How GetAI scores models without earning your distrust.
Every choice below is documented in the SDD (Project_GetAI_SDD_v1.0.md) and locked by a numbered decision (D1–D24). Changes require a Spectra change proposal, not a Notion edit.
The eight core axes
Every trial is scored along the same eight dimensions. Track-specific axes (efficiency, recovery, refusal appropriateness, tool-use efficacy, plan coherence, locale fidelity) attach when a pack opts into a given track.
8-axis profile · live
The radar below shows the current Phase 0 baseline (MiniMax-M2.7, single-provider) against the Phase 1 target envelope under the D8 three-judge ensemble. Both shapes are computed from the same axis weights — no normalisation tricks.
Daily anchor activity · 14-day window
Launch-Gate 12.7 demands 14 consecutive days of published Merkle roots before public ranking opens. Today is day 1 of the streak.
Judge ensemble (D8)
Phase 1 enforces n ≥ 3 heterogeneous closed-model judges per scored axis. Heterogeneity span ≥ 2 distinct vendor families. Inter-rater agreement is measured continuously via Krippendorff α.

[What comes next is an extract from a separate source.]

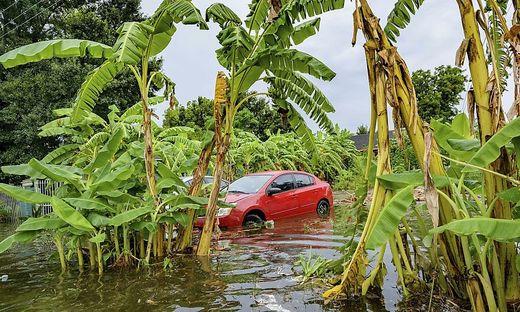 In New Orleans gibt es bereits Überschwemmungen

- Bi-weekly refresh of n ≥ 100 human-calibration seeds
- Degraded-mode auto-trip: any judge >10% error for 2h → 2-judge mode + provisional flag, 48h backfill SLA
- Phase 0 today: single-judge / degraded-mode / provisional. Not eligible for public ranking.
Drift detection
Per-axis drift is monitored with a four-stack:
| Stack | Purpose | Tunable |
|---|---|---|
| MAD-z | Outlier flag | z > 3.5 |
| CUSUM | Sustained shift | k = 0.5σ, h = 5σ |
| Page-Hinkley | Change-point | λ = 50 |
| Mann-Whitney U + BH | Distribution test + FDR control | monthly FP < 0.5% |
Silent update probe (D5)
Vendors swap models without telling you. GetAI catches it via 2-of-3 signal fusion:
- S1 — header hash: SHA-256 over canonicalised response headers (CDN noise stripped).
- S2 — fingerprint cosine: embeddings of model self-identification responses; threshold 0.08.
- S3 — vendor notes scraper: changelog + release notes parsing.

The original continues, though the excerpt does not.